Pasemos a otro tema

Tatiana Acevedo Guerrero
18 de febrero de 2018 - 02:00 a. m.

Colombia tiene la segunda población más grande de afrodescendientes en América Latina, después de Brasil. Pese a que el Caribe colombiano fue el principal puerto y centro de comercio de africanos esclavizados en América del Sur, la mayoría fue enviada a trabajar en las minas de oro situadas en el Pacífico. Tras la abolición de la esclavitud, los afrocolombianos siguieron siendo objeto de múltiples discriminaciones. Profesores como Nancy Appelbaum y Peter Wade han explicado cómo durante los siglos XIX y XX gobiernos, políticas y discursos mapearon una jerarquía racial en las diferentes regiones del país. De esta forma, se desarrolló un discurso racial que asoció algunas regiones “blancas” con el progreso y otras, calificadas como “negras” o “indígenas”, con desorden y peligro.

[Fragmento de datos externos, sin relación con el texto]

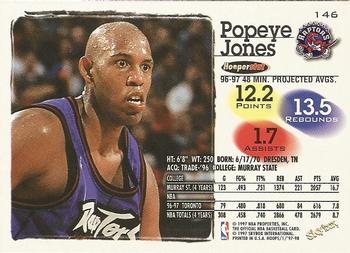 1997-98 Hoops #146 Popeye Jones Back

Cabe recordar que las referencias raciales a las que el color de piel alude no son características objetivas de las personas, sino un producto de trayectorias de exclusión particulares. Así, ser afrodescendiente tiene diferentes significados según el contexto geográfico e histórico. Colombia alberga múltiples formas de ser afrocolombiano, negro, raizal o palenquero. Estas han sido producidas por historias específicas y relaciones de poder en las regiones y departamentos. En general, sin embargo, los afrodescendientes han estado marginados en términos de inversión en infraestructura, desarrollo socioeconómico y poder político.

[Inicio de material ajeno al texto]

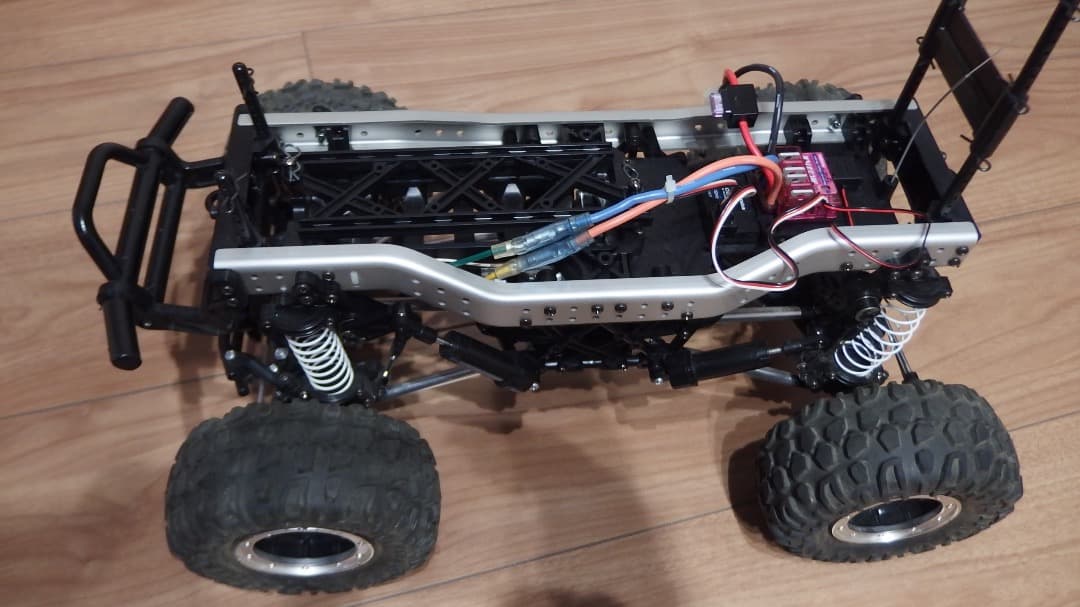 ロ*シ様 タミヤ　CR-01 ランドクルーザー40 中古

La resistencia política negra en Colombia ha sido fuerte desde los 70, cuando grupos universitarios urbanos se inspiraron en el Movimiento por los Derechos Civiles de Estados Unidos. La situación cambió hacia los 90, con la movilización de las comunidades rurales de la costa del Pacífico. Trabajando con el apoyo de la Iglesia y de sectores de la academia, comunidades rurales de la costa del Pacífico establecieron alianzas temporales con grupos indígenas y negociaron derechos colectivos, movilizándose en torno a una identidad étnica. Poco después, y en un momento de reconocimiento latinoamericano del multiculturalismo, la Ley 70 les otorgó títulos de propiedad colectivos. Estas poblaciones fueron particularmente victimizadas durante la contrarreforma paramilitar y son estas las que han tratado de sobreponerse al desplazamiento de sus tierras ancestrales.

Afrodescendientes asentados en departamentos del Caribe han seguido diferentes caminos. Muchos viven en ciudades y la “afrocolombianidad” no es algo con lo que necesariamente se identifican. Algunas organizaciones han señalado que en el censo de 2005 poblaciones urbanas decidieron no elegir esta categoría debido, entre otras cosas, al estigma asociado. En ciudades como Cali, Barranquilla o Medellín características raciales y de clase se superponen, se confunden y se mezclan: las relaciones cotidianas entre lo “negro” y lo “blanco” pueden observarse, por ejemplo, en las rutinas de empleadas domésticas afrodescendientes trabajando para familias blancas.

Hoy las condiciones socioeconómicas de los afrocolombianos en costas, veredas y ciudades ponen de relieve desigualdades desmedidas. Los datos del último censo mostraron que la esperanza de vida para los hombres afrocolombianos es inferior al promedio nacional, la mortalidad infantil para las niñas afrocolombianas es más alta que el promedio nacional y el desempleo es más alto para los afrocolombianos. No obstante, no se pronuncia en la campaña presidencial ni una palabra sobre políticas encaminadas a la reparación de esta situación. Entretanto, el jueves en Medellín la concejal Daniela Maturana denunció que en esta ciudad “el 9,6 % de los niños afrodescendientes menores de 12 años están desescolarizados”. Esta semana la comunidad de Guapi rechazó el asesinato de dos de sus líderes sociales, que se suman al listado de medio centenar de líderes asesinados en el último año en el Pacífico.